Is there a better way to go about sorting ListViews in Android, while still being able to use the LayoutInflater? (rowLayout = t.GetParent().GetUI(t, parent, c) expands the UI to the specific view which the microblog implementation can provide)

+3  A: 

I wouldn't recommend sorting the underlying list in getItem(), in my opinion a get..() method should be 'idempotent' and not have any externally-visible effect on its parent's state.

In the case of your problem I would tackle it at the point at which the tweets are added to the container. You haven't included this part of your app source but it seems likely you are using an ArrayList. Perhaps you are querying the Twitter API for a list of tweets ordered most recently down, and calling add() on your ArrayList for each result, which is adding the tweets to the bottom of the list.

Did you know you can insert at any point into an ArrayList? I would recommend reverse iterating through the results from the Twitter API and inserting each result at the top of your ArrayList with add(0, ....) rather than adding to the back of the list.

Jim Blackler
Yeah, you're right, I'm using an ArrayList. As for having it in the getItem(), again, you're right, wasn't planning on putting it there but I'm somewhat confused with Android ;) The problem with inserting at any point (or at zero) is when you encounter multiple accounts (or multiple plugins). A call from AccountA may occur after AccountB while AccountA's updates are all /after/ AccountB's (hopefully that made sense).A quick fix would never allow two accounts visible at once, which I'd rather not do.Of course, could do the sorting at insertion I guess?
aeoth
The main principal I recommend is to sort the underlying data model, not try to change the sort order at the ListAdapter level.

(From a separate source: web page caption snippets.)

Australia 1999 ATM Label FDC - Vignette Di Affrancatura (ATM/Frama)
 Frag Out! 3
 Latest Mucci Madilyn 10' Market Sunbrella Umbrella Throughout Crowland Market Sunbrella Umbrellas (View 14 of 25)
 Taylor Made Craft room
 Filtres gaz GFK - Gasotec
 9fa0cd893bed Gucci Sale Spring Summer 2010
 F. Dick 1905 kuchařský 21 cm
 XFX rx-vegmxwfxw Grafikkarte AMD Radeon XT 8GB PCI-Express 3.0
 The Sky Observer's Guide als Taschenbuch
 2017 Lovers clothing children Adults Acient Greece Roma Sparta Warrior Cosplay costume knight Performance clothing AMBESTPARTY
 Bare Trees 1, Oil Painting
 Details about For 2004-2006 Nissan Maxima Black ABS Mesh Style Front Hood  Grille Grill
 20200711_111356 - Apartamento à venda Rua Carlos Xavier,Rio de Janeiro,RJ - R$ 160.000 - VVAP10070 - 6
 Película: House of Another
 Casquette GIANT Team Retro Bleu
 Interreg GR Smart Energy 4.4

It *may* be possible to sort at that level but since you're having difficulty getting that to work I'd go with the simpler approach. Regarding the multiple plugins issue, that sounds quite complex for a mobile app. I'm not sure if you're describing a Java access concurrency issue or a logical paradox with the data you're dealing with. If it's the former there are ways around that (concurrency safe containers). The latter, I would add my own sort logic after ...
Jim Blackler
.. the list was modified.
Jim Blackler
Thanks Jim, I've got it working by moving it into the insert logic to the array.Coming from WPF/XAML, I'm using to being able to sort on the UI markup itself. It's a poor excuse, I know.